4. Name three positive traits with short examples for each

Coming up with stories can be tricky when you’re asked on the spot (which is why you should always have a few of them prepared). If you just can’t think of anything, here’s another approach. Try to think of three positive traits you bring to your work or workplace. Then, mention a short example after each. Your interviewer might even phrase this question as, “How would your boss describe you in three words?” or similar.

Example answers that name three traits:

  • “I don’t want to speak for anyone else, but I’m pretty confident my colleagues would describe me as thoughtful—I’m the one in the office who remembers everyone’s birthdays—and hardworking, since I can always be relied on to get a big project over the finish line.
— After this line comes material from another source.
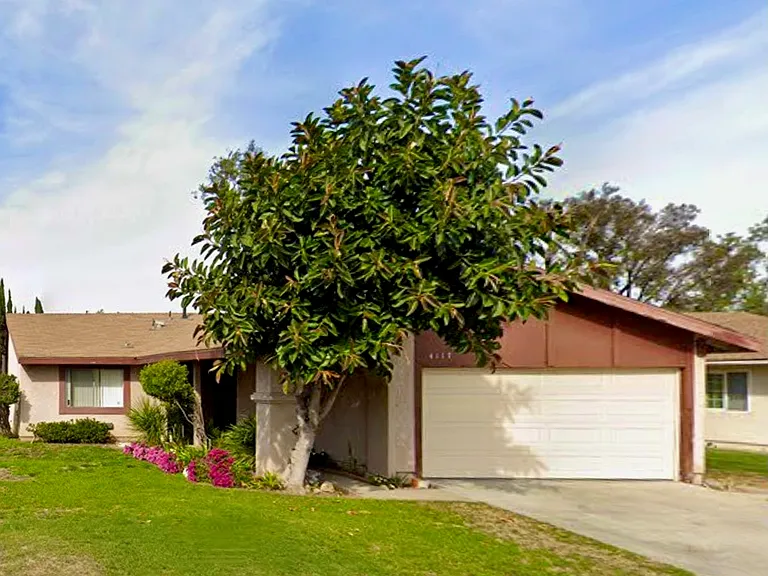 4117 E Bainbridge Ave — Photo 1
My boss in particular would say I’m very knowledgeable about audience development—he often taps me to help out when someone on the team is having trouble engaging the audience for one of their products. That’s also why I kept taking on more and more responsibilities in that domain.”
  • “I think my boss would describe me as engaging—last year, I got the highest ratings of all the trainers in our department—and a fast learner, since I’m usually one of the first people to be ready to deliver a new training program. She might also call me detail-oriented—I was always the one to point out grammar mistakes in our new presentation slides and now she makes it a point to send me the slides to check for issues before sharing them with the group.”
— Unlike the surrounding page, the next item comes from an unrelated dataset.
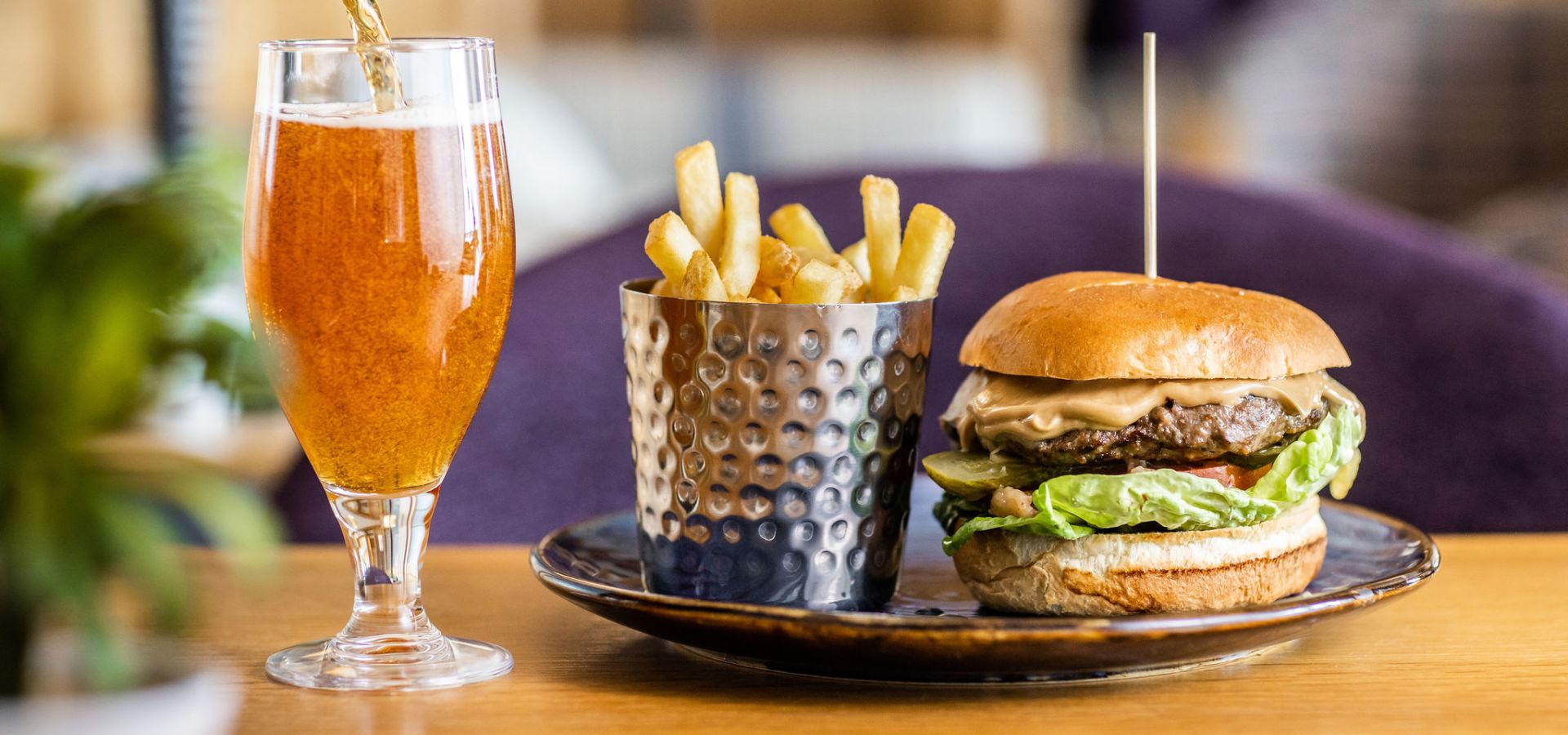 La Brise Kitchen, Bar & Coffee Shop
5. Highlight team dynamics

Instead of rattling off a list of adjectives about yourself, discuss how you contribute to team cohesion and productivity in your current role.  

Example answer that highlights team dynamics:

  •  “My colleagues would describe me as someone who fosters a collaborative environment. I often initiate team-building exercises or facilitate open discussions during meetings to ensure everyone feels heard and valued.”
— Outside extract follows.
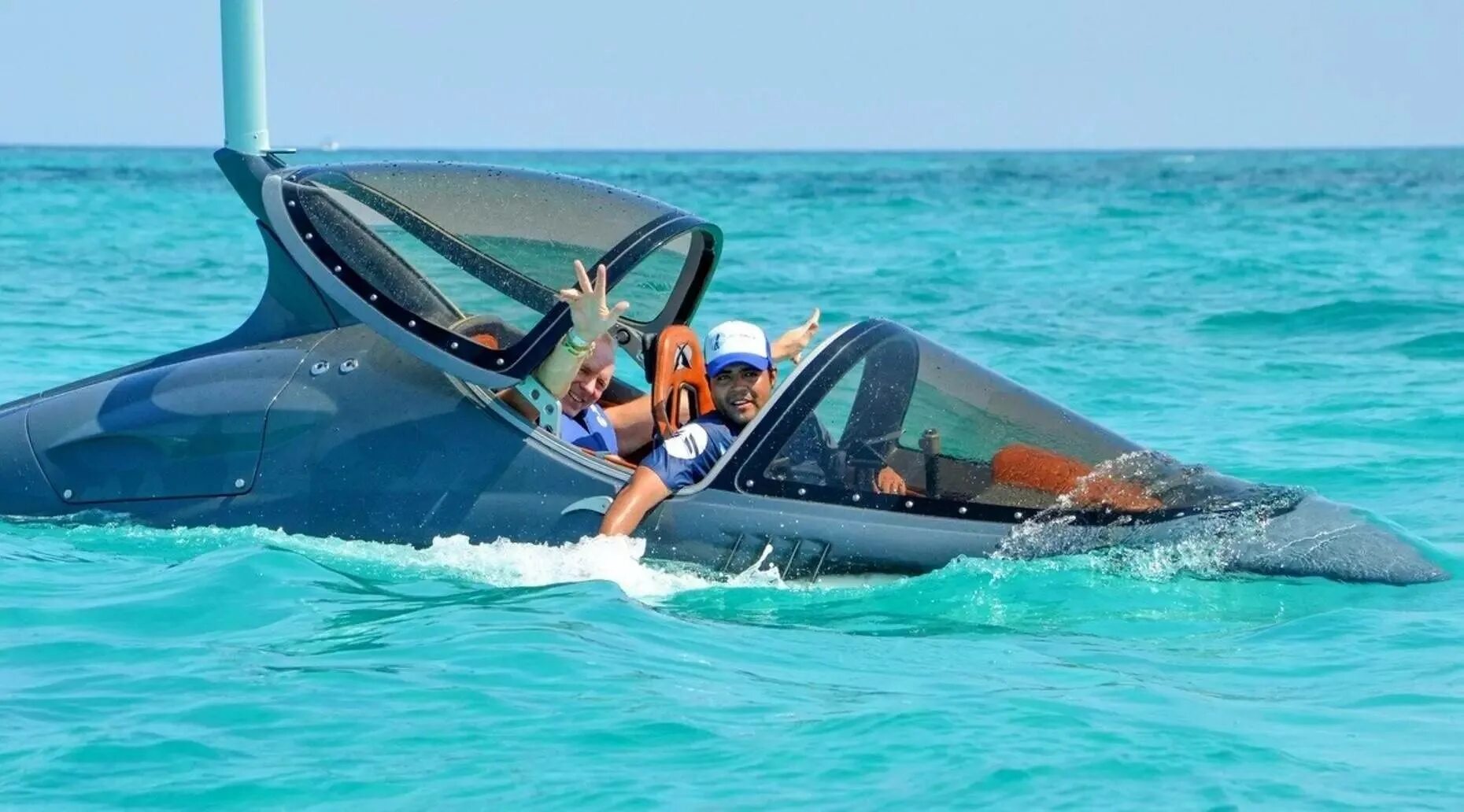 Какого числа можно плавать на моторе. Лодка гидроцикл Seabreacher. Водно подводный мотоцикл. Ныряющий катер. Ныряющий гидроцикл.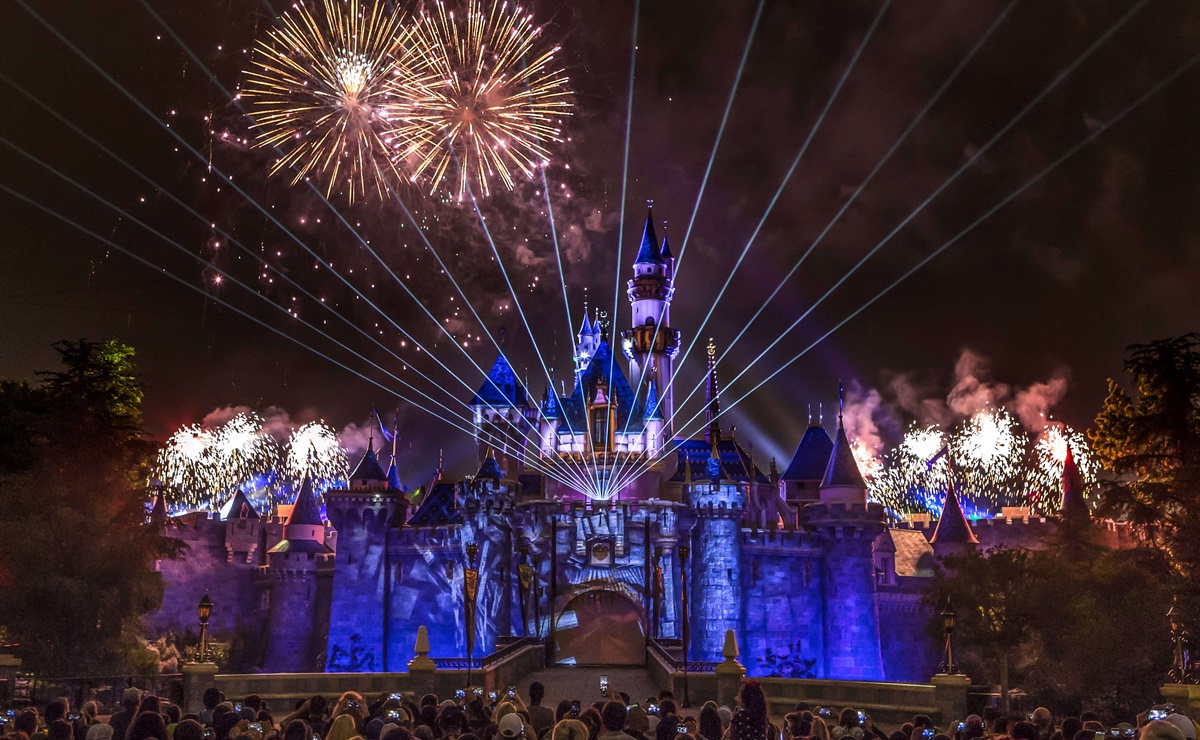 Disneyland Forever regresa a Disneyland Resort para asombrarte (FOTOS)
6. Emphasize leadership traits

Even if you're not in a managerial role, emphasize your leadership skills. This will make you stand out to employers without sounding like showing off or bragging necessarily, depending on how you word it.

Example answer that emphasizes leadership traits:

  • “My coworkers see me as someone who takes initiative and leads by example. I’ve been entrusted with leading small teams during tight deadlines, showcasing my ability to motivate and guide others effectively.”

Presenting yourself in varied lights demonstrates versatility and a comprehensive understanding of your professional identity, providing a well-rounded picture to potential employers. Next time you get this question, you should be smiling because of what a great opportunity it presents to tell the interviewer pretty much anything you want about yourself, framed in a way that makes it easier for you to talk about. That’s what I call a win-win.